O primeiro-ministro israelita disse ainda durante o encontro que “continua a promover o plano de Trump para permitir a saída voluntária dos habitantes de Gaza e que as negociações sobre este assunto continuam“, segundo a mesma fonte. Este projeto causou protestos internacionais.
Exclusão do Hamas da cadeia de distribuição de alimentos
O recall de dezenas de milhares de reservistas também foi ratificado. Também foi decidido permitir a entrada de ajuda humanitária no enclave palestino em condições que não são muito claras com a ajuda de uma fundação internacional. O objetivo é “impedir que o Hamas assuma o controle dos suprimentos“, disse uma fonte oficial, acrescentando que, na reunião, os membros do gabinete sentiram que “atualmente há comida suficiente em Gaza“.
Organizações de ajuda internacional, bem como os habitantes de Gaza, testemunham há semanas uma situação humanitária dramática neste pequeno território, particularmente devido à escassez de necessidades básicas.
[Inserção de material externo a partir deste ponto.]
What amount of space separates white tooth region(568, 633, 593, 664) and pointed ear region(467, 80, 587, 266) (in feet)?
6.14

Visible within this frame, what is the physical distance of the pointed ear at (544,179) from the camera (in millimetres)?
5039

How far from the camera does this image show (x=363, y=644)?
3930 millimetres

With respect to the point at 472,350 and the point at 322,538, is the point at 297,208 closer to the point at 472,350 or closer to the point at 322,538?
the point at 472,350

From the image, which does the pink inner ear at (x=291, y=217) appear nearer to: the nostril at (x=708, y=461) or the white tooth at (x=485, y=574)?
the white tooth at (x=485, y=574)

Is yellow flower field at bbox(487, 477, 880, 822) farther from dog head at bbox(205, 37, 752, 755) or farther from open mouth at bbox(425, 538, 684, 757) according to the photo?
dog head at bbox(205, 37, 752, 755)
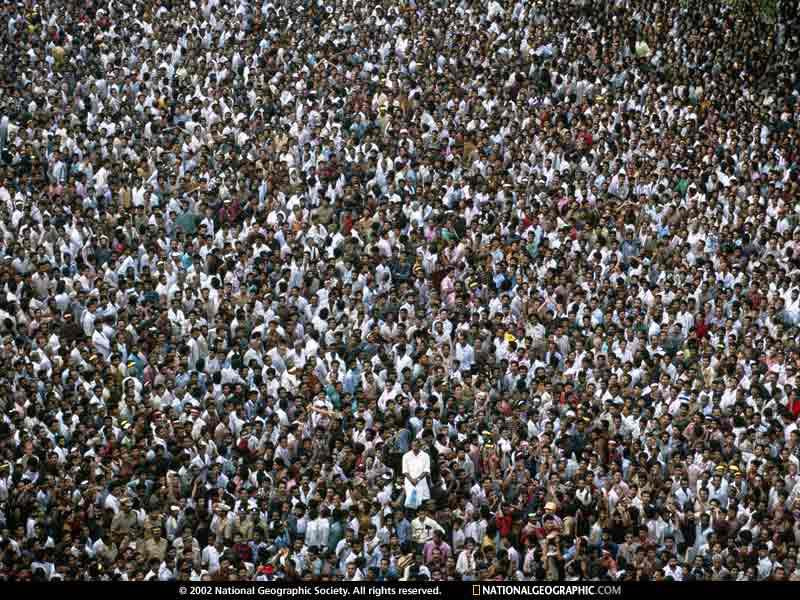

O Programa Mundial de Alimentos, um dos principais fornecedores de alimentos na Faixa de Gaza, anunciou em 25 de abril que havia “esgotado todos os seus estoques” no território palestino.
Resposta contra rebeldes iemenitas e Irã
Benyamin Netanyahu também reagiu a um novo ataque dos houthis no domingo. Ele promete retaliação contra os rebeldes iemenitas, mas também contra o Irã. A resposta ocorrerá em várias fases e no devido tempo, disse Benyamin Netanyahu. Este último também ameaçou o Irã, que está por trás dos ataques dos rebeldes houthis.
Isso exigirá alguma coordenação com os Estados Unidos, disse Israel. Enquanto isso, várias companhias aéreas decidiram estender a suspensão de seus voos para o aeroporto de Tel Aviv nos próximos dias. Como resultado, dezenas de milhares de israelenses estão presos no exterior.